Worcester Sauce said:


> Gotta say that that I could not disagree more. As a driver, it interests me to hear what "non-uber drivers" may have to say. In one way or another the comments and opinions of riders, CSR's, cabbies and peripheral ride-share interests of all types DO impact me (potentially). Whether I agree or disagree with non-Uber driver comments and opinions is not really the point. For me, hearing all of those views permits me to have a more balanced and informed perspective on what I do as an Uberx driver.


Well said! I've learned a LOT about regs in other cities, traffic hassles, etc. discussions I've had, or observed have solidified a few key decisions, especially some recent ones to decline partnering with not only Uber, but a couple of of other TNCs. Another value has been a glimpse into some REAL novice drivers. I always tell my husband and lead chauffeur they are TOO experienced at times. We like to groom new chauffeurs, and , as with any career, the more expertise you have, the further you get from the green mode, so you inadvertently omit "the small stuff" a novice has no way of knowing. Some of the newbie questions and concerns inspired me to upgrade our training modules.


----------



## Tx rides (Sep 15, 2014)

Sydney Uber said:


> 1
> Hi Older Chauffeur! Welcome aboard.
> 
> I'm sure your years of experience will add greatly to this forum.
> ...


Our philosophy: Without our professional chauffeurs, we would just be a high end car lot.


----------



## Tx rides (Sep 15, 2014)

OldTownSean said:


> I don't see many disgruntled taxi drivers in here ... maybe I'm not reading the right threads. Mostly I see disgruntled uber drivers who call bs on anyone who claims to make money at this.
> 
> I am a taxi and uber driver. Taxi business is fine while I find it difficult to make much with uber. My main ***** is with the uber rates.
> 
> ...


But your rants are funny. "You're a HOOT, that's what YOU are" ~Melvin Palmer (Boston Legal)


----------



## OldTownSean (Aug 14, 2014)

OP MIA in his own thread? Cmon man don't take the mod warning too personal ... you sure aren't the only one in this thread to get one! <wink>


----------



## Narkos (Aug 5, 2014)

Uber Jax said:


> I know Nark ... We all just sit back and laugh at you with amusement! You know ... CHILDISH!
> I mean since we all take you soooo seriously and have such deep respect for ya!


Apparently, you and logic don't get along. Go back and re-read the threads you referred to in your earlier post and give me a...ready for it?...logical answer as to who's not being taken seriously. Your use of "we" certainly implies that others share your point of view when it has clearly been proven time and time again that your comprehensional awareness has long left the building.
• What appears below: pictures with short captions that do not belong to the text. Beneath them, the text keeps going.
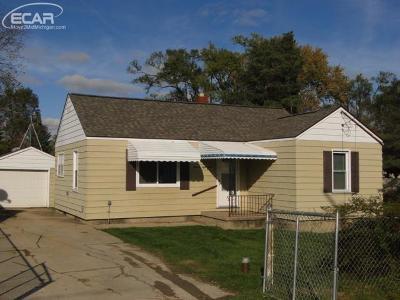 Mt. Morris Single Family Home For Sale: 1159 Harriet Street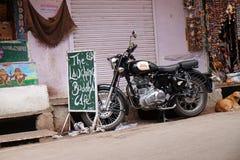 Indische Koninklijke Enfield 350 Schrijver uit de klassieke oudheid bij de straat van Pushkar, India Stock Afbeelding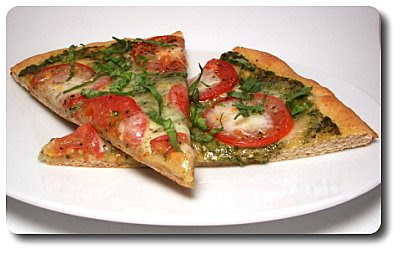 Culinary in the Desert: Fresh Mozzarella, Tomato and Pesto Pizza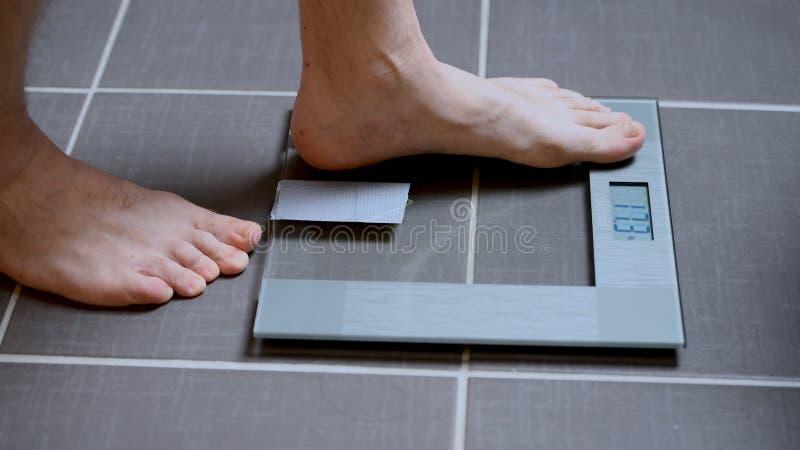 Męscy cieki na szklanych skalach, mężczyzna dieta, ciało ciężar zdjęcia royalty free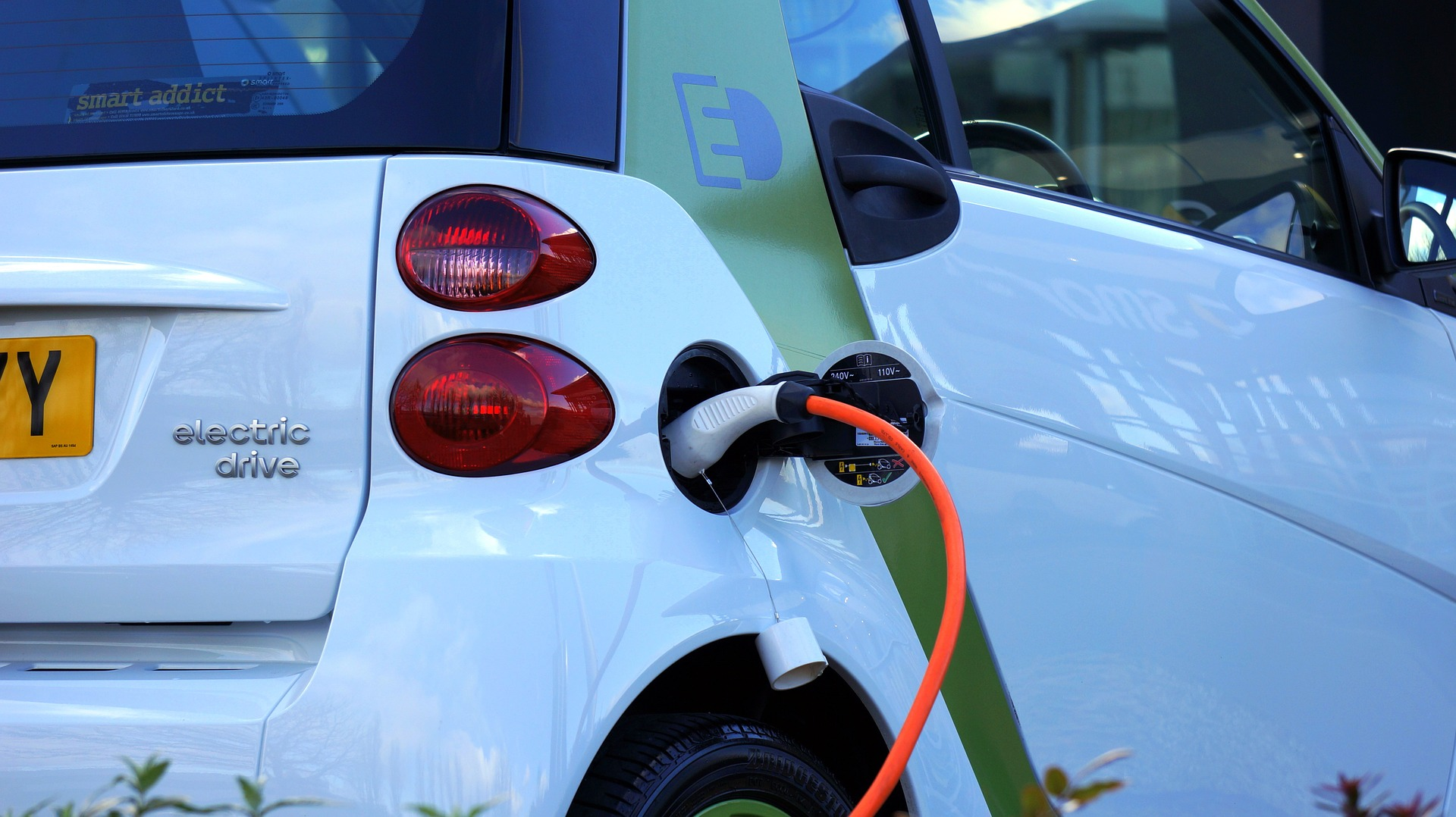 Two of Scotland's biggest firms join forces to try and get motorists to go electric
Wait, I just realized I didn't call you a name. Well, not flat out, at least.


----------



## Narkos (Aug 5, 2014)

UberCemetery said:


> If you really can't stomach a Forum member add them to your ignore list.


Ah, but that takes the fun out of it!


----------



## Worcester Sauce (Aug 20, 2014)

OldTownSean said:


> OP MIA in his own thread? Cmon man don't take the mod warning too personal ... you sure aren't the only one in this thread to get one! <wink>


I think that OP aka mattvuberx may have gotten the boot OR may have left us "voluntarily". My guess is that he took extreme exception to the MOD's warning. OP was way to arrogant and self-important to have stayed silent for this long.


----------



## Worcester Sauce (Aug 20, 2014)

Worcester Sauce said:


> I think that OP aka mattvuberx may have gotten the boot OR may have left us "voluntarily". My guess is that he took extreme exception to the MOD's warning. OP was way to arrogant and self-important to have stayed silent for this long.


I wonder if Uber Jax went with him.....


----------



## datelinedecoy (Jun 19, 2014)

uberCHICAGO said:


> ?Care to share the name of the service your using? or if I missed it I appologize


Green cab of Madison, wi
Dont let the word cab fool you. Madison doesn't allow medallions. Our only regs here are registration of vehicles at $60 per (that is one time FOR LIFE), PD background checks with complete Federal, CCAP and WCCA, a $25 permit (one time for life), $60 Handycap service and customer safety training (renew every decade), 5000 mile inspection and of course INSURANCE. All things Uber and Lyft DO NOT have.
Any TNC or taxi company can operate as many vehicles as they want here as long as they are clearly marked.
Our app system can also be called from land lines, triangulates multiple calls for rideshare along uniform routes and we take cash OR credit. Again, all things Uber and Lyft DO NOT have.
Our vehicle rental puts the income share percentage at 40% not 20% but when you consider the fact that we aren't invalidating vehicle warranties or tax recovery by having actual insurance and service plans in place, we come out making far more in profit than what Lyft and UBerX drivers end up losing.

Not dumping incidental costs on customers and tax payers is also a much better perk.


----------



## datelinedecoy (Jun 19, 2014)

Sydney Uber said:


> What
> 
> You look familiar Dateline. Have you been here before?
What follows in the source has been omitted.